>> Begin TEXT EXCERPT

# Taxonomy - Sources Search
This notebook helps retrieving sepcific source codes based on a set of parameters. Returned codes can be added to the Retrieval API payload.

## Code Initialization
Dependencies and environment initialization. Taxonomy requests require authentication.

Ensure there's a `.env` file with your credentials in the same directory as this script. Use the `.env.example` file as template.

In [1]:
import os
import requests as r
import pandas as pd
from IPython.display import Markdown
import utils as u
from dotenv import load_dotenv

load_dotenv()

True

## Constants

In [2]:
API_HOST = 'api.dowjones.com'
AUTH_HOST = 'accounts.dowjones.com'
CLIENT_ID = os.getenv('FACTIVA_CLIENTID')
USERNAME = os.getenv('FACTIVA_USERNAME')
PASSWORD = os.getenv('FACTIVA_PASSWORD')
AUTH_URL = f"https://{AUTH_HOST}/oauth2/v1/token"
SRC_URL = f"https://{API_HOST}/taxonomy/factiva-sources/search"

## Authentication - Generate Bearer

For details about getting the `bearer_token`, please see the `utils.py` file.

In [3]:
bearer_token = u.get_bearer_token(CLIENT_ID, USERNAME, PASSWORD, AUTH_URL)
if bearer_token:
    display(Markdown(f"**Authentication Successful**: Bearer token created for user {USERNAME.split('@')[0].split('-')[0]}"))
else:
    display(Markdown(f"**Authentication Failed**: Cannot obtain the Bearer token for the user {USERNAME.split('@')[0].split('-')[0]}"))
    
req_headers = {
    "Authorization": f"Bearer {bearer_token}",
    "Content-Type": "application/json",
    "Accept": "application/json"
}

**Authentication Successful**: Bearer token created for user 9ZZZ159100

## Source Search Keyword

In [4]:
source_keyword = "wsj"

## Taxonomy API Request

In [5]:
src_response = r.get(f"{SRC_URL}?language=en&filter.search_string={source_keyword}&filter.alias_only=false&filter.exclude_discontinued=true&filter.search_in_groups=false", headers=req_headers)
if src_response.status_code == 200:
    src_dict = src_response.json()['data']
    src_count = src_response.json()['meta']['total_count']
    display(Markdown(f"Found: {src_count} results for the keyword '{source_keyword}'"))
else:
    display(Markdown(f"**Error**: {src_response.status_code} - {src_response.reason}"))

>> End TEXT EXCERPT
>> Begin PROVIDED DATA

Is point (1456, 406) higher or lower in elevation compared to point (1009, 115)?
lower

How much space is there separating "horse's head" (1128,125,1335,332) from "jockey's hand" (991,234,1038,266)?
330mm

>> End PROVIDED DATA

PARTS OF THE EXERCISE =>
- 1) Print the part of the sources search notebook starting at "USERNAME = os.getenv('FACTIVA_USERNAME')" and ending at "USERNAME, PASSWORD, AUTH_URL)".
- 2) Proceed with the sources search notebook, picking up right after its final line.
You won't need the data for this.

WRITTEN ANSWERS =>
- 1)
USERNAME = os.getenv('FACTIVA_USERNAME')
PASSWORD = os.getenv('FACTIVA_PASSWORD')
AUTH_URL = f"https://{AUTH_HOST}/oauth2/v1/token"
SRC_URL = f"https://{API_HOST}/taxonomy/factiva-sources/search"

## Authentication - Generate Bearer

For details about getting the `bearer_token`, please see the `utils.py` file.

In [3]:
bearer_token = u.get_bearer_token(CLIENT_ID, USERNAME, PASSWORD, AUTH_URL)

- 2)
Found: 14 results for the keyword 'wsj'

Results processing and transform into a Pandas DataFrame

In [6]:
flat_src = []
for item in src_dict:
    flat_src.append({
        'source_code': item.get('attributes').get('code'),
        'source_name': item.get('attributes').get('descriptor'),
        'status': item.get('attributes').get('status').get('active_status', ''),
        'common_name': item.get('attributes').get('alternative_names').get('common_name', '') if item.get('attributes').get('alternative_names') else '',
        'local_name': item.get('attributes').get('alternative_names').get('local_name', '') if item.get('attributes').get('alternative_names') else ''
    })
src_df = pd.DataFrame(flat_src)

## Display Sources Results

In [7]:
src_df

Unnamed: 0,source_code,source_name,status,common_name,local_name
0,WSJCOM,Buy Side from WSJ,Active,Buy Side from WSJ,Buy Side from WSJ
1,WSJCN,The Wall Street Journal Online (Chinese - Simp...,Active,The Wall Street Journal Online (Chinese Langua...,华尔街日报中文版 (简体)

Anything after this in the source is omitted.